Specs and features are all well and good, but when you pull your smartphone out of your pocket, what people are really judging you on is the color of your handset - and it sounds like Samsung could have a surprise in store for the Galaxy S9 device launching in 2018.

Sources speaking to SamMobile say that the company is thinking about adding a purple option to the roster for next year, alongside the regular black, blue and gold options, so if you're looking to buy something that stands out from the crowd then you might have one more color to pick from.

Incidentally the same color rumor did the rounds last year before the arrival of the Samsung Galaxy S8, though in the end a purple option didn't appear - so until we actually get confirmation from Samsung, don't take this as something that's definite.

Those rumors in full

We're expecting to see the successor to the Galaxy S8 and Galaxy S8 Plus appear at some point in the first quarter of 2018 - last year Samsung unveiled its flagship handsets at the end of March, so it's likely that next year's phones will follow a similar timetable.

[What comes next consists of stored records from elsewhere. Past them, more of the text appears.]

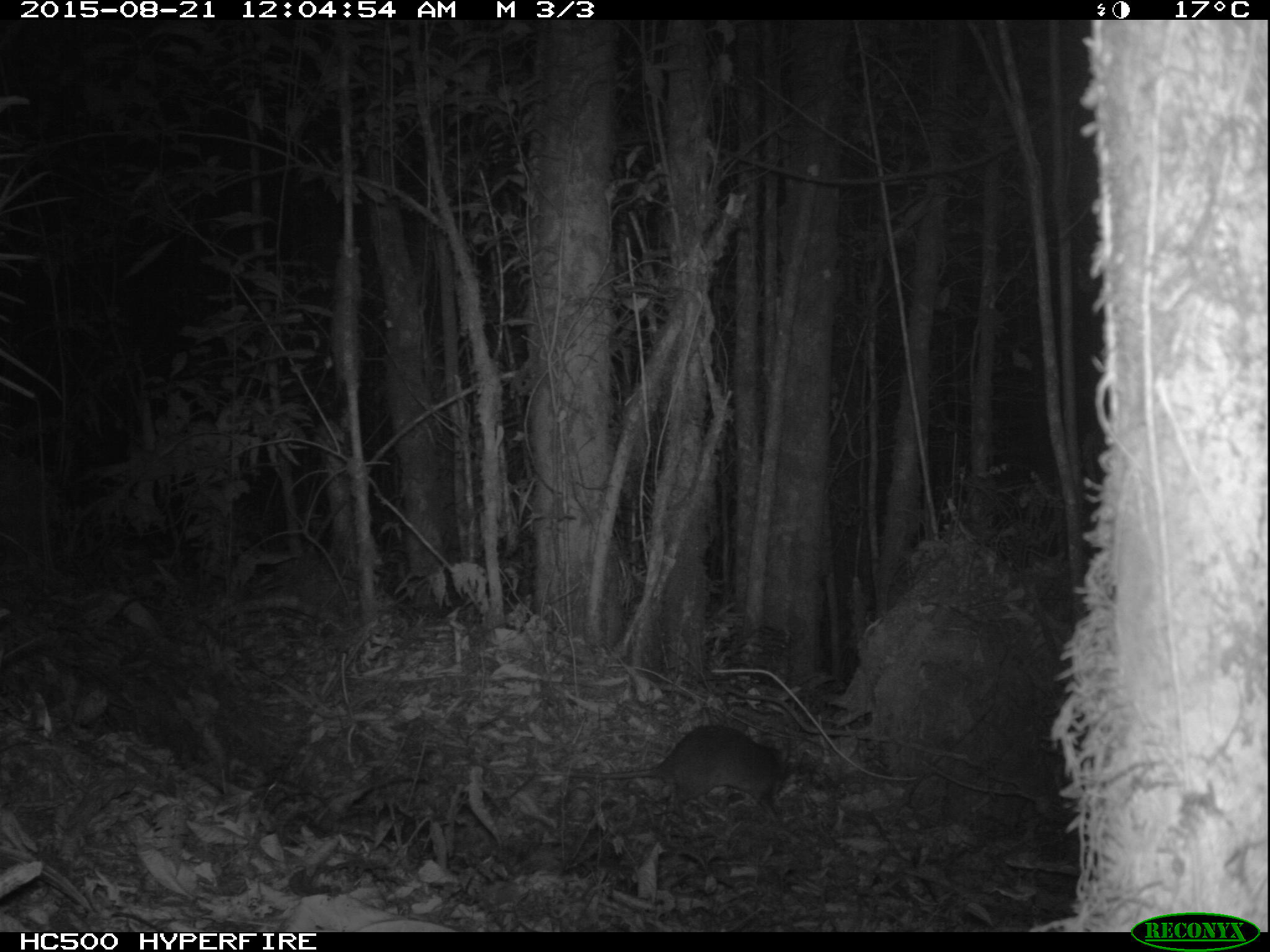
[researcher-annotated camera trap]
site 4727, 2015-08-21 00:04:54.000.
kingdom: Animalia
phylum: Chordata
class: Mammalia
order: Rodentia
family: Nesomyidae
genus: Cricetomys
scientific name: Cricetomys gambianus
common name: african giant pouched rat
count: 1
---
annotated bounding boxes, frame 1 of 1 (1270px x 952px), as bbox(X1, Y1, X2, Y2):
cricetomys gambianus: bbox(495, 721, 791, 822)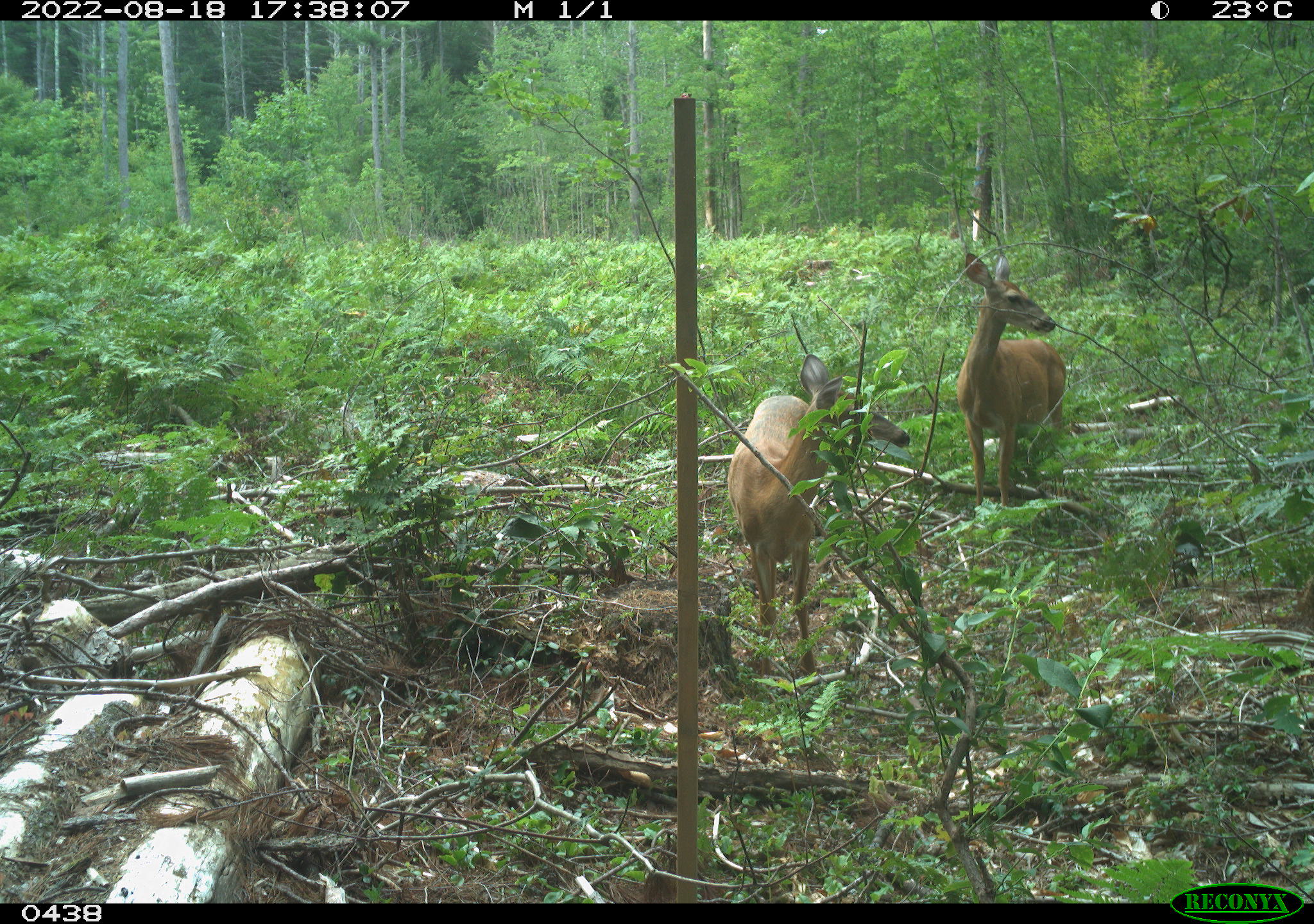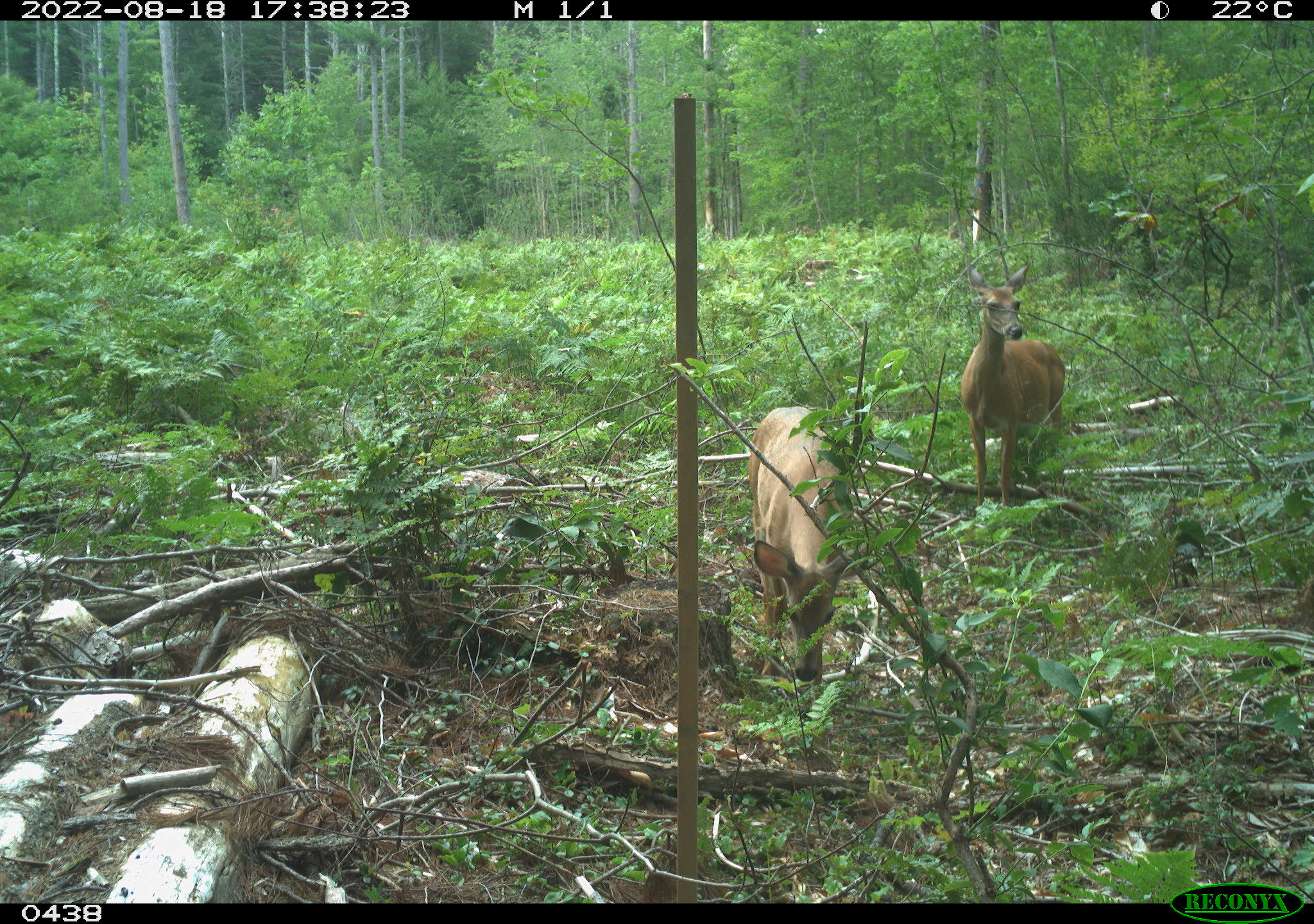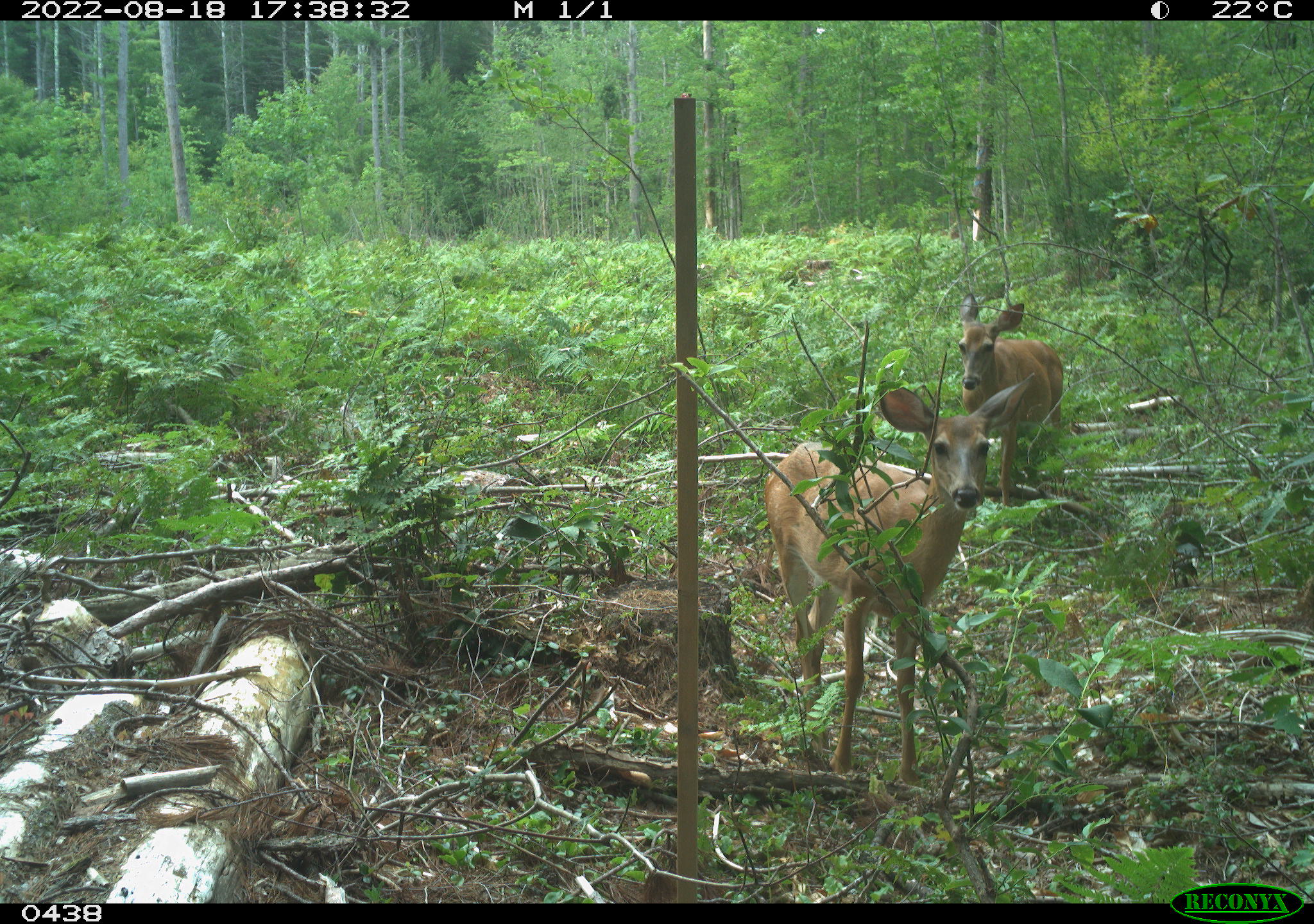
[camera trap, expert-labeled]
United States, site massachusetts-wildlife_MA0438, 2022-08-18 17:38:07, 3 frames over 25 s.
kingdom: Animalia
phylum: Chordata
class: Mammalia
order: Artiodactyla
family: Cervidae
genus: Odocoileus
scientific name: Odocoileus virginianus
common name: white-tailed deer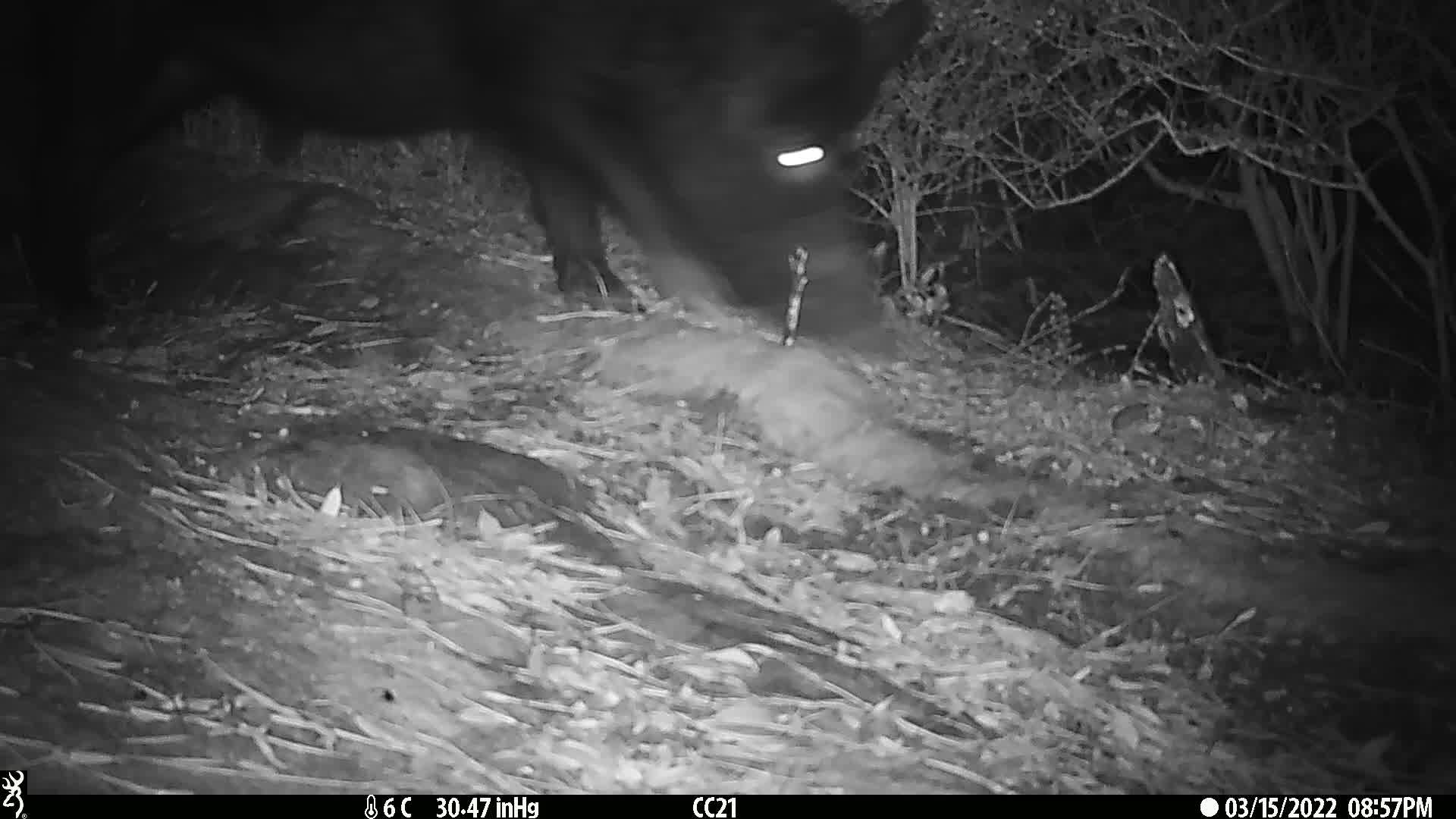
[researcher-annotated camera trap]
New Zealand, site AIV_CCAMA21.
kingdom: Animalia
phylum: Chordata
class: Mammalia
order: Artiodactyla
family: Suidae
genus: Sus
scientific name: Sus scrofa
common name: pig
Pig (Sus scrofa).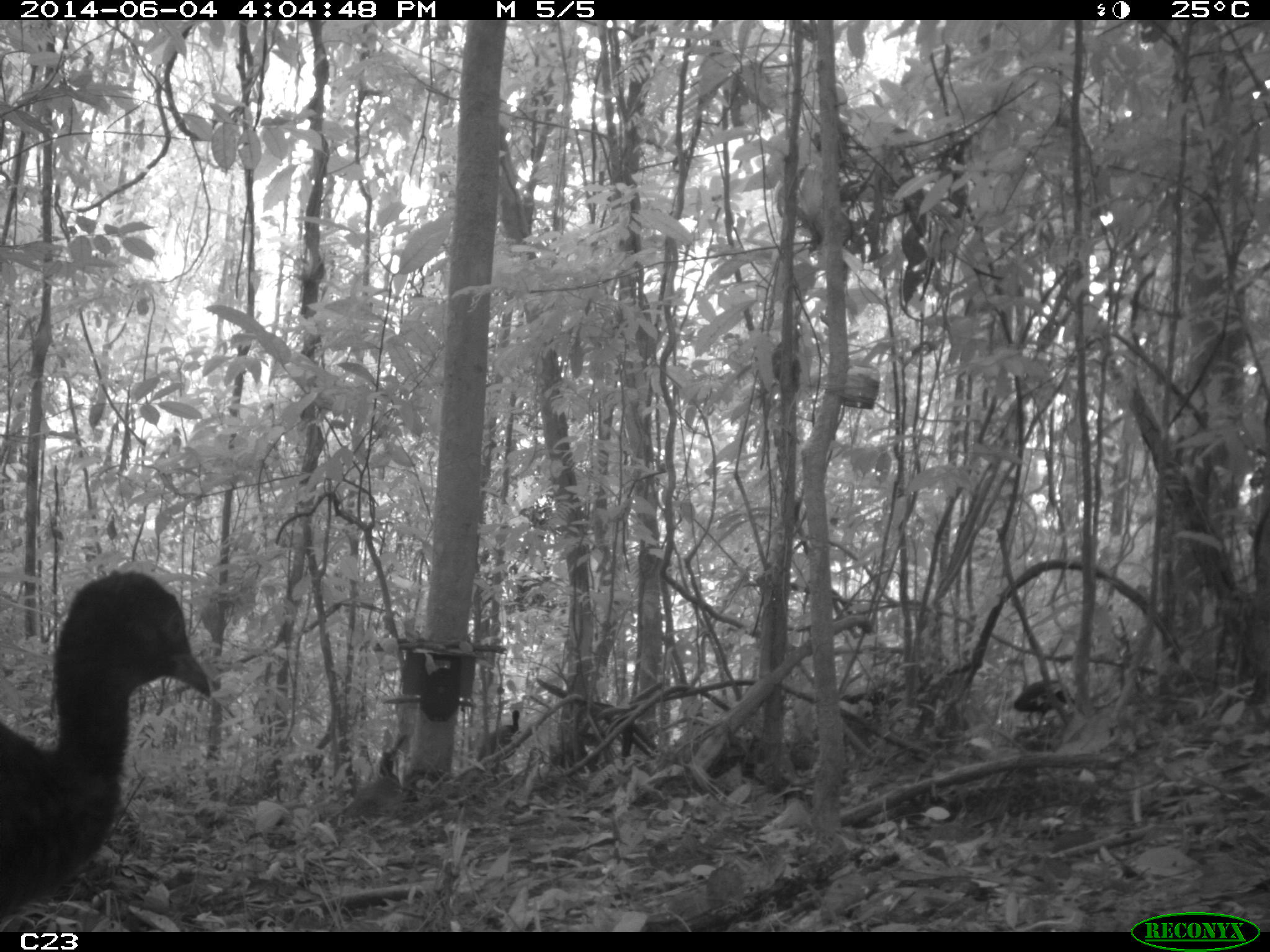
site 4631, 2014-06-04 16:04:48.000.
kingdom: Animalia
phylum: Chordata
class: Aves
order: Gruiformes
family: Psophiidae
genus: Psophia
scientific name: Psophia crepitans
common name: gray-winged trumpeter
Psophia crepitans (gray-winged trumpeter), count 5, age adult.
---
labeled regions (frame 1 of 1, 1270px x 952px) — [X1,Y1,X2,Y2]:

Under the hood we're expecting a Snapdragon 845 chipset or an upgraded Exynos chip from Samsung, depending on where in the world you're buying it from, while the design of the phone is going to be largely similar to the 2017 model - more curves are coming to Samsung's handsets, but they won't arrive until after the Galaxy S9 launches.

Meanwhile the bezels are likely to get even smaller, which means even more screen space for your viewing and swiping. A brand new color option may not make a huge difference to sales in the end, but if you were thinking of picking up the phone, you might have more styles to pick from.